In this post I will show how to migrate and update Cacti from an old server to a new server. In my case, old server platform was Red Hat 5 and Cacti was 0.8x version. As Red Hat 5 is old and you can't really upgrade it, I needed to migrate Cacti installation to a new Redhat 7.7 server. Besides that, Cacti was planned to be upgraded to 1.x version.

Process is actually quite simple - you need a new Cacti installation and there are many instructions for that. I installed Cacti 1.2.11 version using MariaDB 5.6.x and PHP 5.4.
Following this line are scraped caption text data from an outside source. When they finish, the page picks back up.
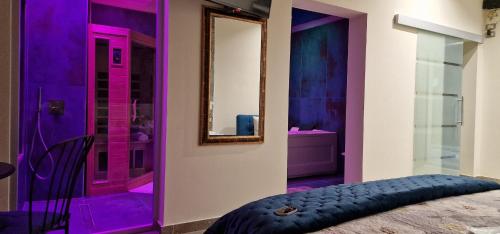 Pittà Room Suite & Private SPA photo 10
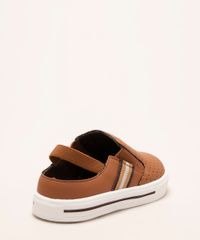 tenis-slip-on-infantil-com-elastico-caramelo-1013619-Caramelo_4 tenis-slip-on-infantil-com-elastico-caramelo-1013619-Caramelo_4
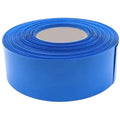PVC 80MM (APPROX-50MTR/1.3KG)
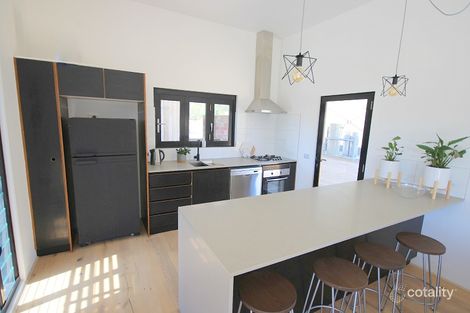 Property photo of 60 Mac Hill Place Bald Hills NSW 2549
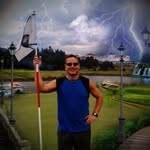 Sean Bernier - @seanbernier8 - Instagram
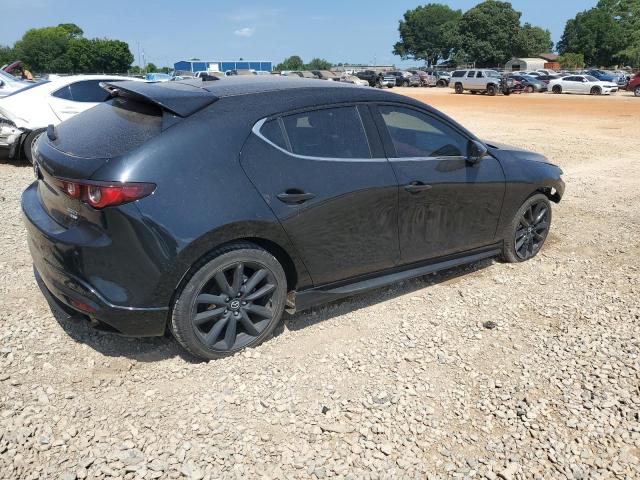 2023 MAZDA 3 PREMIUM JM1BPBNY9P1609784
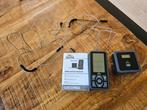 Bbq thermometer., Tuin en Terras, Barbecue-accessoires, Ophalen, Gebruikt, Grillmeister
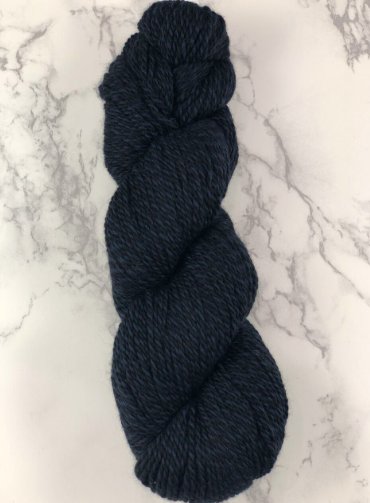 Woolfolk Woolfolk SNO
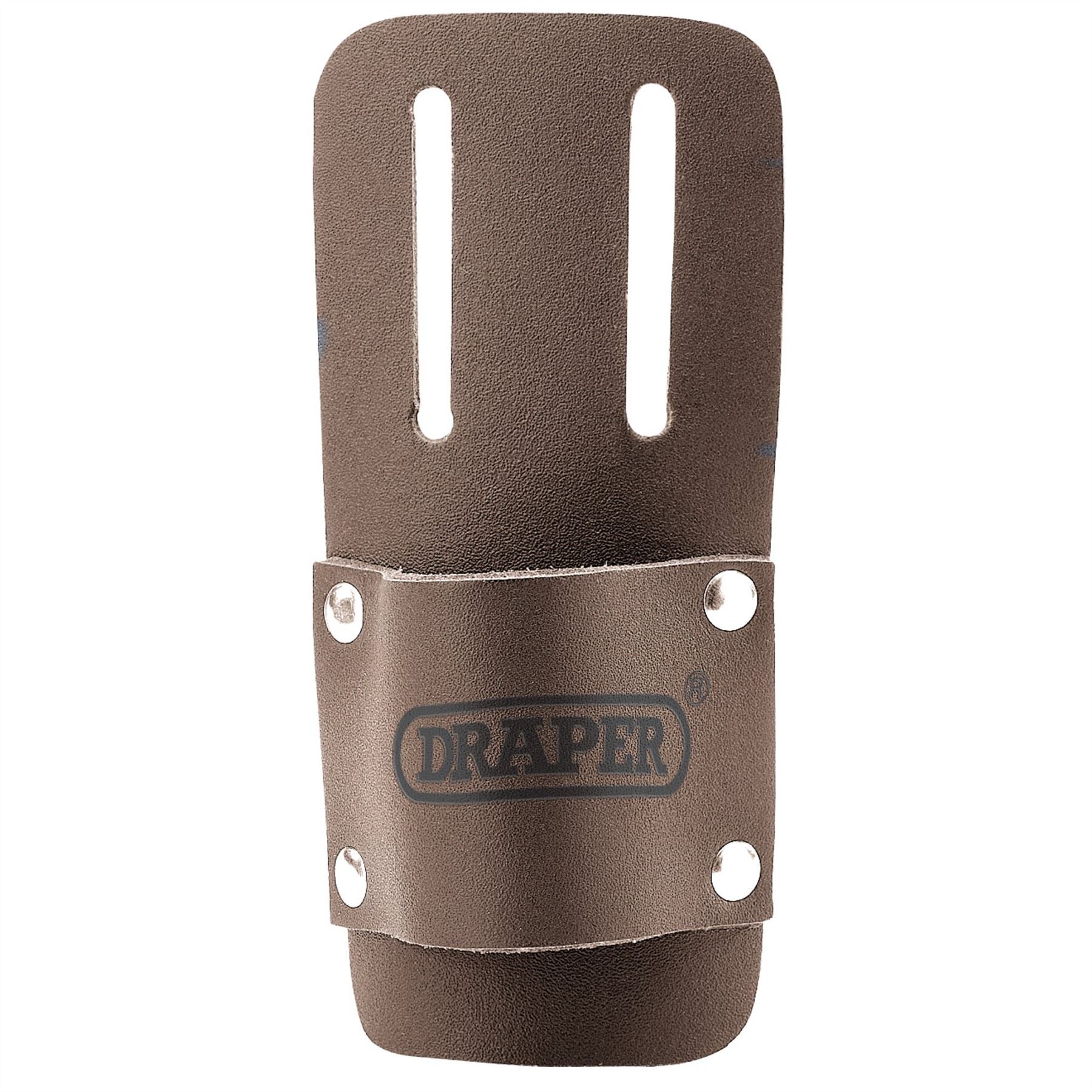 Draper 20612 Scaffold Spanner Holder Draper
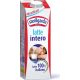 Sterilgarda Italienische Vollmilch 1 l - Frische Milch für Kaffee, Frühstück & tägliche Er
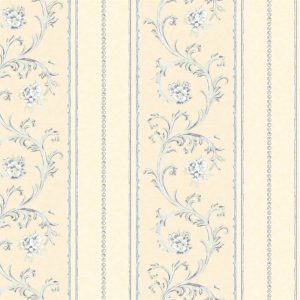 WPR TRIUMPH VOL3 YG31404 HAL30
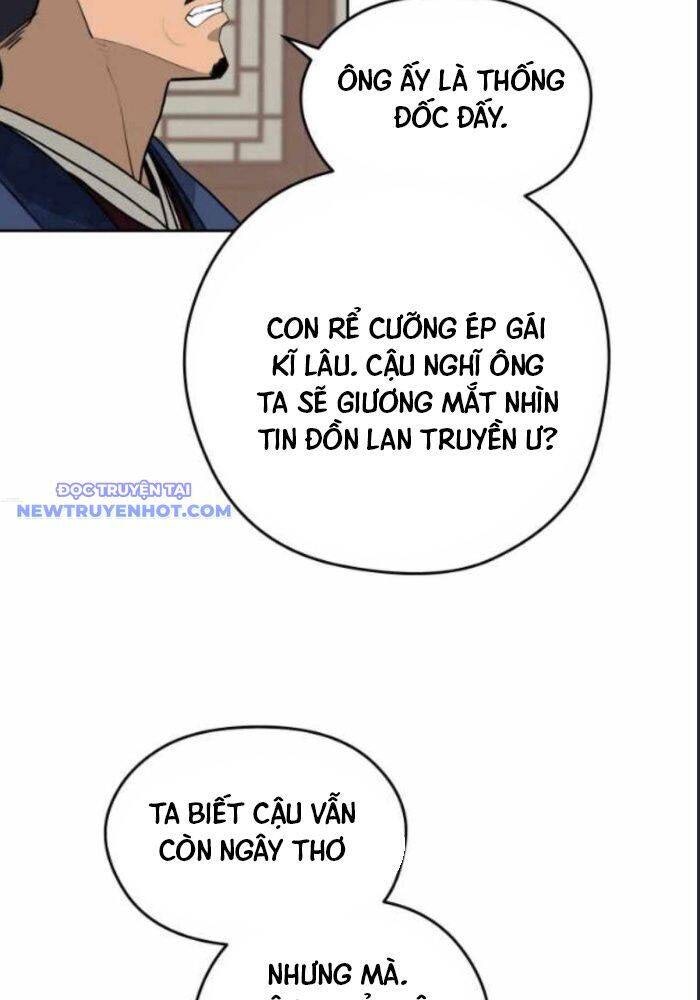 Thái Thú Kang Jin Lee - Page 62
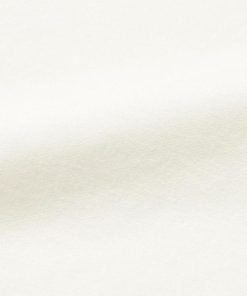 Whitesneakersociety.shopd2121df0e4 3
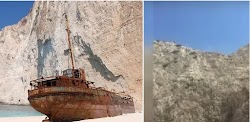 Οι εικόνες από τη Ζάκυνθο, ήρθαν στο φως, με αφορμή την παραίτηση ενός περιφερειακού συμβούλου, από μέλος της πολιτικής προστασίας.Συγκεκριμ...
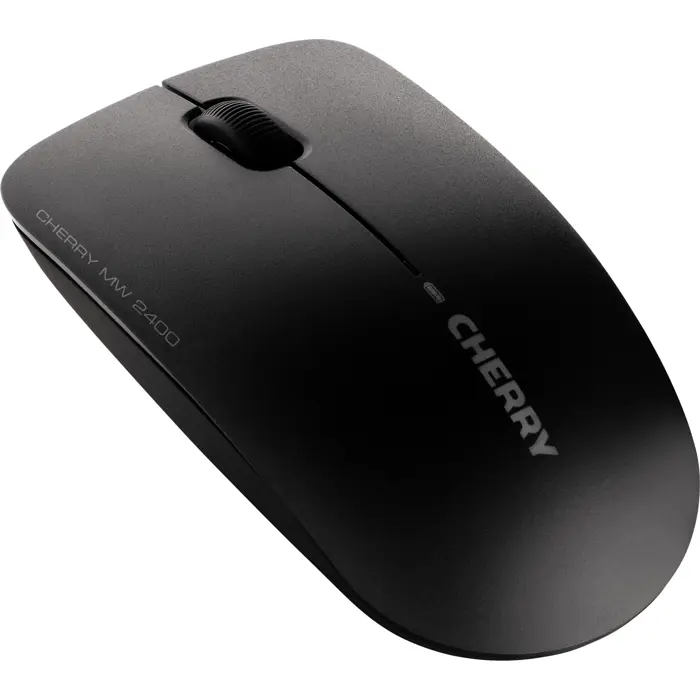 cherry-mc-2000-laptop-mouse-black-72846-jm-0600-2-w.webp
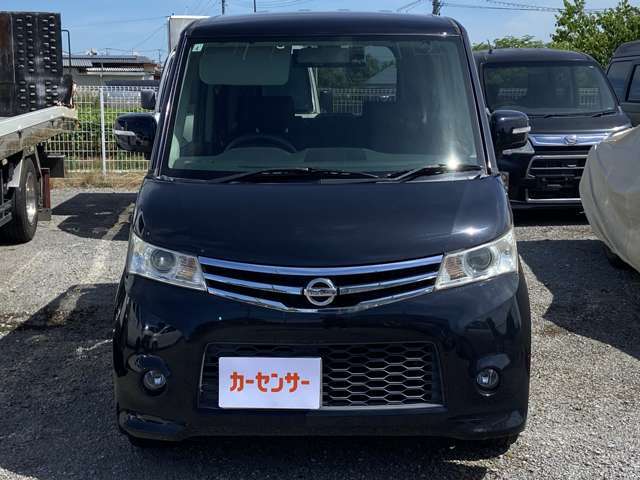 新車・中古車はもちろん、買取、車検修理全般、何でもお気軽に問い合わせ下さい。0078-6002-020510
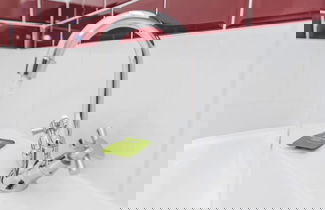 Foto 25 - 40 Duffield Road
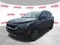 2022 Kia Seltos S IVT FWD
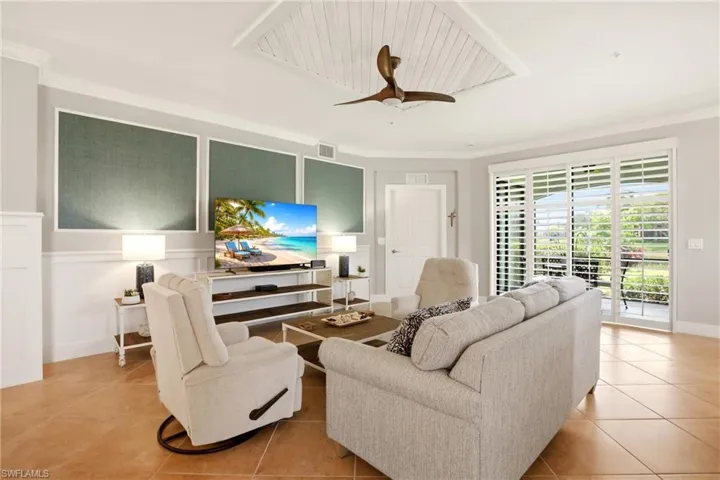 3163  Serena  LN, Naples, FL 34114
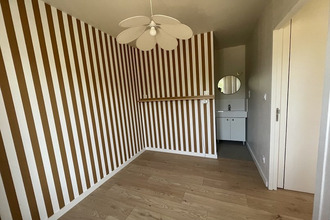 location maison mtauban-de-bretagne 35360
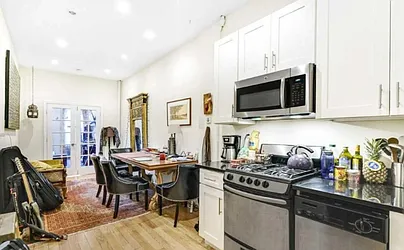 Rented by Evergreen Realty & Investments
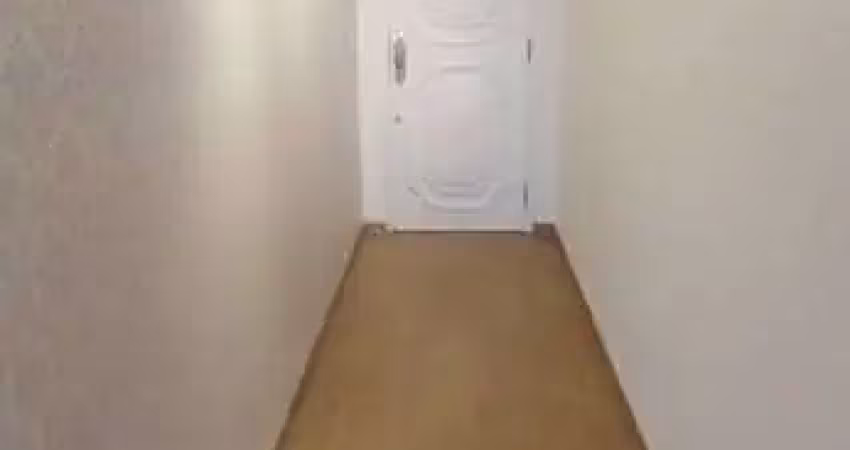 Tijuca, próximo metrô, excelente apartamento 3 quartos, 2 suítes, 2 vagas localizado onde você procura!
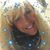 Renee Boutelle Young's profile image
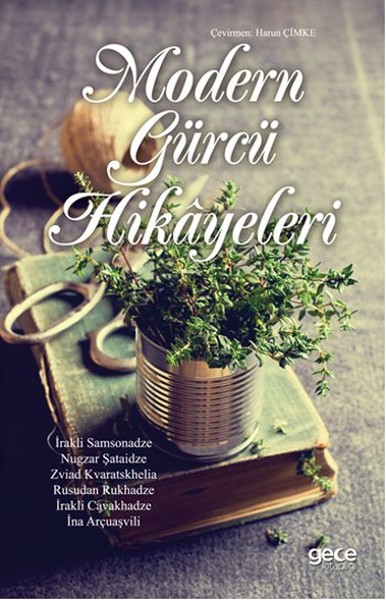 Modern Gürcü Hikayeleri.pdf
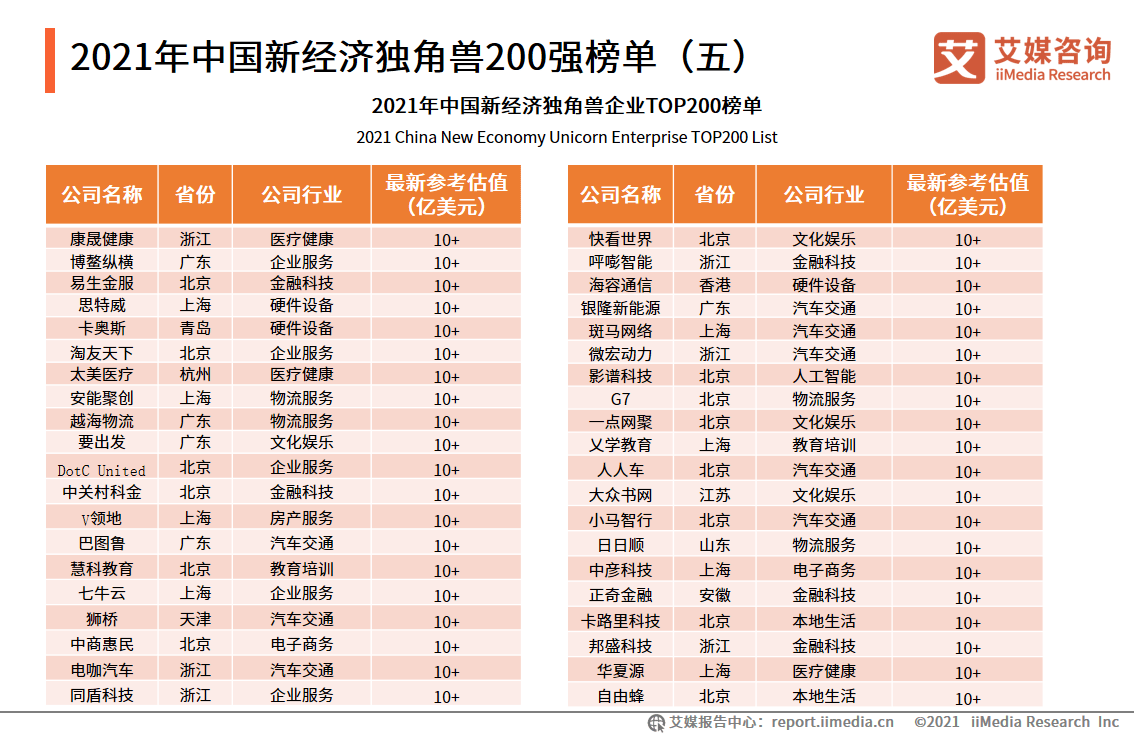 2024新澳门开奖结果开奖号码,广泛的解释落实支持计划_豪华版180.300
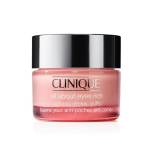 Clinique All About Eyes Rich Trattamento Occhi, 30 ml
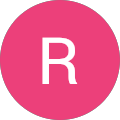 Richard Littman profile picture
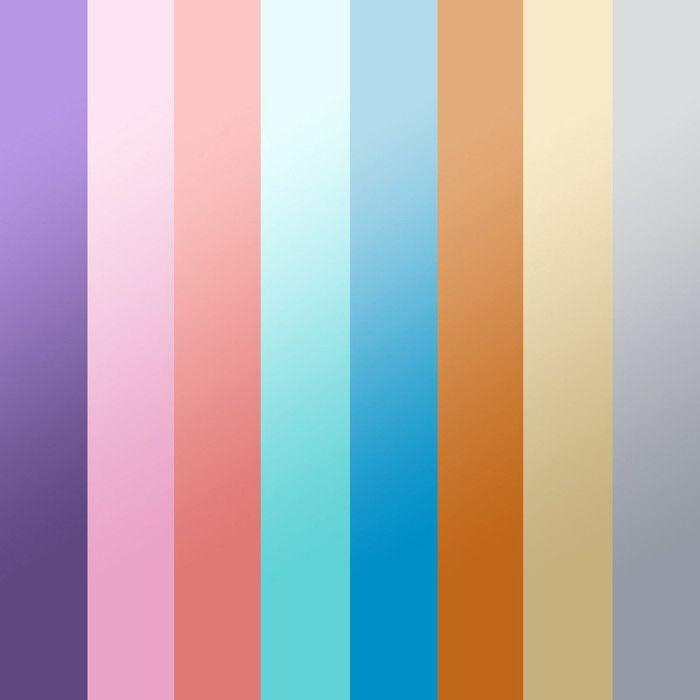 uni-ball marqueur peinture posca pc-5m, étui de…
Second step is to migrate existing configuration and possible graphs and plugins.


1. Install Fresh Cacti


As there are several installation instructions available, I don't go those over here. Do not run the installer using browser before migrating DB :-)


2. Move DB Configuration


Database is actually quite simple to clone to a different server - mysqldump and mysql are your friends here. You can dump the values to an sql file and then import it in a similar way:


Export:
[root@localhost ~]$ mysqldump cacti -u root -p > old_cacti_db.sql - command will dump DB "cacti" through stdout
Import:
[root@localhost ~]$ mysql -u root -p cacti < cacti.sql - command will import cacti.sql to DB "cacti" throush stdin

You can log in to mysql to manually browse or modify something:
[root@localhost ~]$ mysql -u root -p

It must be noted that if you migrate to a different OS or server platorm, you may need to change the paths in the database. That was not needed in my case as Cacti installation was in /usr/share/cacti for both servers, but if you have different you must change these values in the DB.


To fix the paths in DB, you can either edit it manually using some SQL browser or then using mysql, you can use the REPLACE command for settings:


UPDATE settings SET VALUE = REPLACE(VALUE, '/old/path/to/cacti', '/usr/share/cacti')

Finish Cacti installation


After you have migrated the DB, launch Cacti installer using browser to your server server-ip/cacti. Setup is pretty simple and I won't go the steps here. However I would like to point that in my case, PHP and MariaDB settings needed to be optimized. Cacti installer will automatically show these and you can edit them in below files:


php.ini - Main PHP Configuration file
etc/my.cnf.d/server.cnf - MariaDB custom config file

I needed to tweak many MariaDB settings that go under [mysql] section in the file. Following values have been stable for me.


[mysqld]
character-set-server=utf8mb4
collation-server=utf8mb4_unicode_ci
max_allowed_packet=16777216
max_heap_table_size=112M
tmp_table_size=112M
join_buffer_size=192M
innodb_file_per_table=ON
innodb_file_format=Barracuda
innodb_large_prefix=1
innodb_buffer_pool_size=1413M
innodb_additional_mem_pool_size=96M
innodb_flush_log_at_trx_commit=2

After successfull installation, it is time to move the graph files. You can find those from old server in rra folder under Cacti folder path/to/cacti/rra/. You can export the graphs using rrdtool, however as my Cacti settings (poller, polling time etc.) were identical, I just moved the files manually to destination server /usr/share/cacti/rra folder.


If you upgrade cacti from 0.8x to 1.x, some plugins may not work. It is feasible to install all plugins manually and not moving the files as that will guarantee that everything is working.